Em abril de 2022, o Tribunal de Instrução Criminal de Matosinhos pronunciou (decidiu levar a julgamento) o antigo presidente da direção, a ex-diretora de serviços e a própria Instituição Particular de Solidariedade Social (IPSS) nos exatos termos da acusação do Ministério Público (MP), depois de os arguidos terem requerido a abertura de instrução.

Segundo a acusação do MP, a que a agência Lusa teve acesso, entre janeiro de 2015 e fevereiro de 2020, os arguidos “violaram os deveres inerentes aos cargos que ocupavam”.

O MP sustenta que os arguidos, “apesar de saberem que a instituição dispunha de meios económicos para o fazer, por razões de diminuição e contenção de gastos”, não contrataram médicos, funcionários e enfermeiros necessários “para assegurar o conforto e cuidados mínimos aos utentes”, deixando também de comprar equipamentos, mobiliário e produtos de higiene e terapêuticos, como apósitos para escaras, colchões antiescaras, fraldas e suplementos proteicos.

O MP acrescenta que os arguidos “atuaram com a consciência de que as suas condutas resultariam na falta de cuidados na saúde, na higiene, na alimentação, na atenção, nos afetos, no entretenimento e socialização” dos residentes acamados.

“Determinando o agravamento do estado de saúde, provocando-lhes mazelas físicas e sofrimento físico e psíquico, atentando contra a dignidade da pessoa humana, como ocorreu em 50 dos utentes ali internados”, lê-se na acusação do MP.

Os arguidos, ainda de acordo com a acusação, deduzida em 27 de julho de 2021, “atuaram também com a consciência de que a omissão dos cuidados aos utentes poderia causar-lhes a morte, como veio a suceder com 17 dos utentes ali internados”.

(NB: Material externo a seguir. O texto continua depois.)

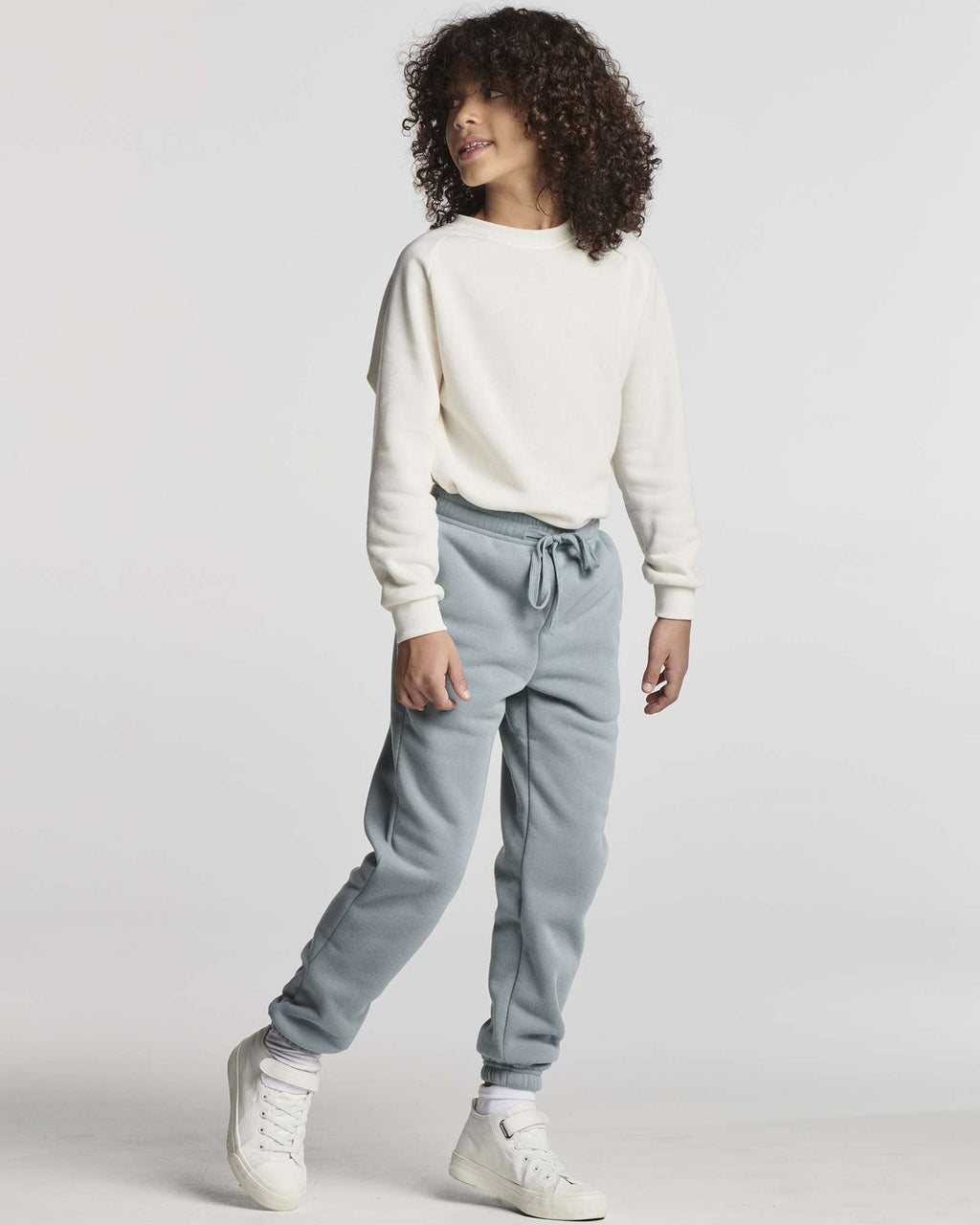 3 Pack: Boys' Tech Fleece Jogger Sweatpants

A acusação diz que os arguidos “estiveram sempre cientes da prática de atos que atentavam contra a individualidade e contra a dignidade da pessoa humana, bem como da desumanidade e crueldade desses atos e da humilhação e sofrimento que causavam aos residentes dependentes”.

“Ao atuarem da forma descrita, por si e por intermédio de terceiros que agiram sob as suas ordens e sobre quem detinham poder de orientação e disciplinar, os arguidos Marta Soares e José Moura, por si e em representação da arguida ‘Lar do Comércio’, agiram cientes de que provocavam, quer por ação, quer por omissão, sofrimento, angústia e vexame nas pessoas mais vulneráveis que se encontravam ao seu cuidado, e cujo bem-estar se lhes impunha defender e salvaguardar”, concluiu a investigação do MP.

Em 15 de maio de 2020, a Procuradoria-Geral da República (PGR) respondeu à Lusa que tinha instaurado um inquérito à atuação daquela IPSS, onde tinham sido, até àquela data, contabilizadas 21 mortes devido à pandemia de covid-19.

Em 19 de outubro de 2020, um relatório da Comissão de Direitos Humanos da Ordem dos Advogados (CDHOA) revelava terem sido detetados indícios de “violação grave” de direitos humanos no Lar do Comércio e o “incumprimento reiterado” de orientações recebidas em vistorias.

Naquele ano, o Lar do Comércio teve mais de 100 idosos infetados com covid-19, 24 dos quais acabaram por morrer, segundo o relatório de “averiguação sobre o surto da covid-19”, um documento de 23 páginas.